>> Start Task data

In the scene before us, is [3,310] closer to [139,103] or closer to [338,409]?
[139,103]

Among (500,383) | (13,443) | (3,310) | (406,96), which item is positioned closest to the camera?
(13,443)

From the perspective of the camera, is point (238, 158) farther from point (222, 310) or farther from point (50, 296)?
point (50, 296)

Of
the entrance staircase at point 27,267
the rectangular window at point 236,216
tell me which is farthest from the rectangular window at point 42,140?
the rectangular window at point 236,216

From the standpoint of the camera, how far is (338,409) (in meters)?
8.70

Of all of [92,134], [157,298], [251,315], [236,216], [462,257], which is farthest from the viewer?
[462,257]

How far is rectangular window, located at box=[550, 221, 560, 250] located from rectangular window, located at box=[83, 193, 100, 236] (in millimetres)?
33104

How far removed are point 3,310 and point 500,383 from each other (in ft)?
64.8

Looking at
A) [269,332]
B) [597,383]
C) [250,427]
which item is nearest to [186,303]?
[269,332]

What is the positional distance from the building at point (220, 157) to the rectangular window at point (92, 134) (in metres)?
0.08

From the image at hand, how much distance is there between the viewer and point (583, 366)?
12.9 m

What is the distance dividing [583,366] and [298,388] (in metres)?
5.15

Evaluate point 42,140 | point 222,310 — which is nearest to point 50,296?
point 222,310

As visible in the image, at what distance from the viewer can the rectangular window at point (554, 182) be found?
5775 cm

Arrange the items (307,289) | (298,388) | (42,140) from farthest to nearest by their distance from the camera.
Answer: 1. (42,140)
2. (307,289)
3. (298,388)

>> End Task data
>> Start Task data

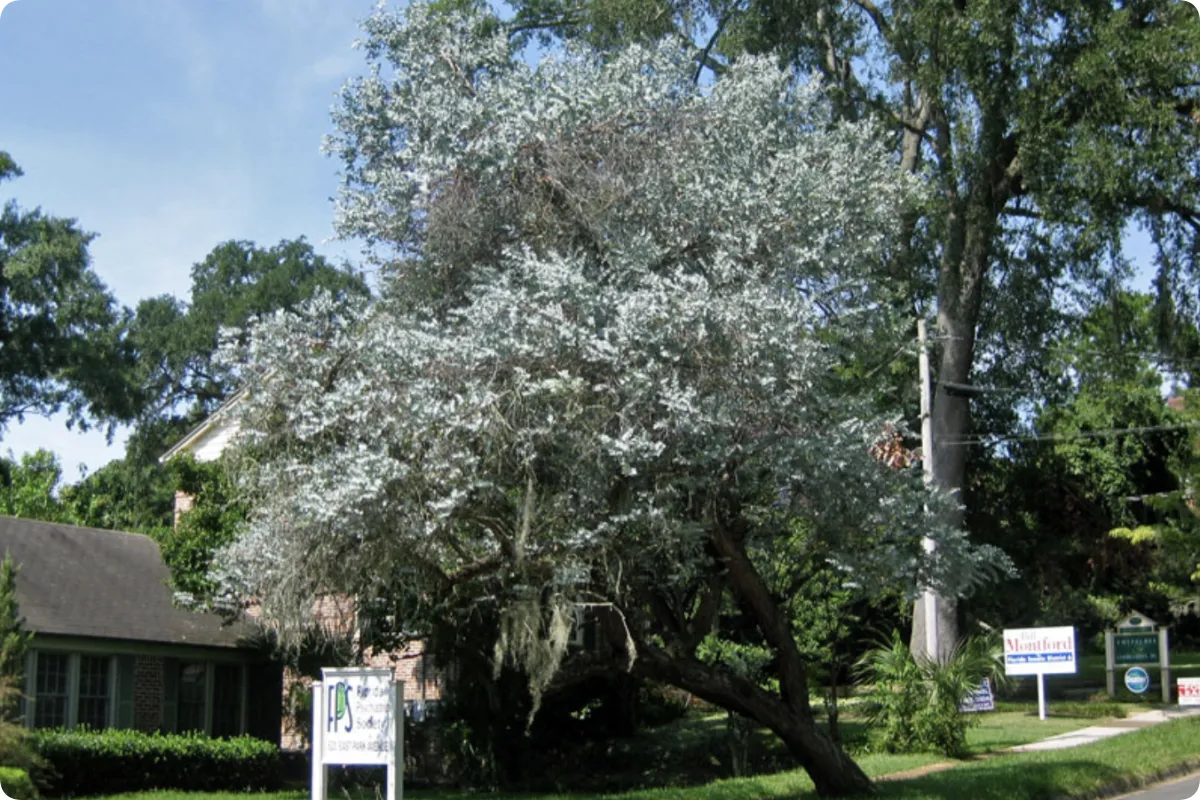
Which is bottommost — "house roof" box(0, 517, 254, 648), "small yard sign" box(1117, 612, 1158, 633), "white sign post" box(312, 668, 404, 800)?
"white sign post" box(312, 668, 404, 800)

>> End Task data

Copy out every line above in which the word "post" appears.

Which is bottommost — "house roof" box(0, 517, 254, 648), "small yard sign" box(1117, 612, 1158, 633), "white sign post" box(312, 668, 404, 800)?
"white sign post" box(312, 668, 404, 800)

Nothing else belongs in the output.